▶ [INSTRUCTIONS FOR THE TASK]: In the text on getting started with NYU Dataproc, how long does it typically take for resources to become available after an idle cluster starts adding nodes?

▶ [QUOTED TEXT]:
>>

Getting Started on NYU Dataproc

What is Hadoop?

Hadoop is an open-source software framework for storing and processing big data in a distributed/parallel fashion on large clusters of commodity hardware. At its core, Hadoop strives to increase processing speed by increasing data locality (i.e., it moves computation to servers where the data is located).   There are three components to Hadoop: HDFS (the Hadoop Distributed File System), the Hadoop implementation of MapReduce, and YARN (Yet Another Resource Negotiator; a scheduler).

What is Dataproc?

Dataproc is a cloud-based Hadoop distribution that is managed by Google.  Google administers updates to Dataproc so that it is kept current.  Google also packages and maintains additional software that can be run on top of Hadoop.

Additionally Dataproc includes other cloud-specific features, such as the ability to automatically add/remove nodes depending upon how busy the cluster is (autoscaling).  It can also use object storage (GCS) or BigQuery as an alternative to HDFS, and provides integration with BigTable using HBase interfaces.

Autoscaling

NYU Dataproc is configured to be as cloud-agnostic as possible, and still uses HDFS and non-proprietary HBase components.  It does, however, leverage autoscaling.  This means that if the cluster hasn't been used for a while, it might take a while for resources to become available (typically 3-5 minutes) as nodes are turned on and NodeManagers register with YARN.  During this time, the following warning message will appear and indicate that the cluster is at capacity and resources are not available:

WARN org.apache.spark.scheduler.cluster.YarnScheduler: Initial job has not accepted any resources; check your cluster UI to ensure that workers are registered and have sufficient resources

This warning will go away after new nodes have been added by autoscaling and more resources are available for YARN applications.  If it does not go away after more than 10 minutes, please contact the HPC team.  Autoscaling is actively monitored, but a duration of more than 10 minutes may indicate a failure of  Dataproc's monitoring infrastructure.

<<

▶ [COLLECTED DATA]:
>>

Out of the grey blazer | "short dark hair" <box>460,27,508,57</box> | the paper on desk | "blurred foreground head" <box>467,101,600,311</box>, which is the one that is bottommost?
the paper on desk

<<

▶ [FULL OUTPUT]: Typically 3-5 minutes.